Theorem (LOTUS). For a function $g: \mathbb{R} \to \mathbb{R}$:
$$E[g(X)] = \sum_{x} g(x), p(x) \quad \text{(discrete)}, \qquad E[g(X)] = \int_{-\infty}^{\infty} g(x), f(x), dx \quad \text{(continuous)}.$$
Linearity of Expectation
Theorem. For random variables $X$ and $Y$ on the same probability space, and constants $a, b \in \mathbb{R}$:
$$E[aX + bY] = a,E[X] + b,E[Y].$$
Proof (discrete case). Let $(X, Y)$ have joint PMF $p(x,y)$.
$$E[aX + bY] = \sum_{x,y}(ax + by),p(x,y) = a\sum_{x,y} x,p(x,y) + b\sum_{x,y} y,p(x,y).$$
Since $\sum_y p(x,y) = p_X(x)$ and $\sum_x p(x,y) = p_Y(y)$:
$$= a\sum_x x,p_X(x) + b\sum_y y,p_Y(y) = a,E[X] + b,E[Y]. \quad \square$$
Key point. Linearity holds regardless of whether $X$ and $Y$ are independent. This is its great power: sums of dependent random variables are just as easy to handle as independent ones when computing expectations.
Variance
Definition. The variance of $X$ (with $E[X] = \mu$) is:
$$\text{Var}(X) = E!\left[(X - \mu)^2\right].$$
The standard deviation is $\sigma = \sqrt{\text{Var}(X)}$.

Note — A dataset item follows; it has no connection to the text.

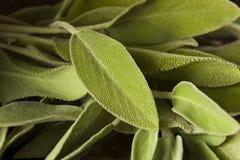 Сырцовый зеленый органический шалфей Стоковое Изображение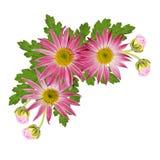 Asterów kwiatów kąt Fotografia Royalty Free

Computational formula. Expanding $(X - \mu)^2 = X^2 - 2\mu X + \mu^2$ and taking expectations:
$$\text{Var}(X) = E[X^2] - 2\mu,E[X] + \mu^2 = E[X^2] - \mu^2 = E[X^2] - (E[X])^2.$$
This is usually easier to compute than the definition directly.
Theorem (Affine transformation). For constants $a, b$:
$$\text{Var}(aX + b) = a^2,\text{Var}(X).$$
Proof. Let $\mu' = E[aX+b] = a\mu + b$. Then:
$$\text{Var}(aX+b) = E!\left[(aX+b - \mu')^2\right] = E!\left[(aX - a\mu)^2\right] = a^2,E!\left[(X-\mu)^2\right] = a^2,\text{Var}(X). \quad \square$$
Note: the shift $b$ has no effect on variance (shifting does not change spread).
Non-linearity. Unlike expectation, $\text{Var}(X + Y) \neq \text{Var}(X) + \text{Var}(Y)$ in general. The correct formula involves covariance, derived below.
Covariance
Definition. The covariance of random variables $X$ and $Y$ (with means $\mu_X$ and $\mu_Y$) is:
$$\text{Cov}(X, Y) = E!\left[(X - \mu_X)(Y - \mu_Y)\right].$$
Computational formula. Expanding:
$$\text{Cov}(X, Y) = E[XY] - E[X],E[Y].$$
Note that $\text{Cov}(X, X) = E[(X-\mu)^2] = \text{Var}(X)$.
Sign interpretation.
- $\text{Cov}(X,Y) > 0$: $X$ and $Y$ tend to move together.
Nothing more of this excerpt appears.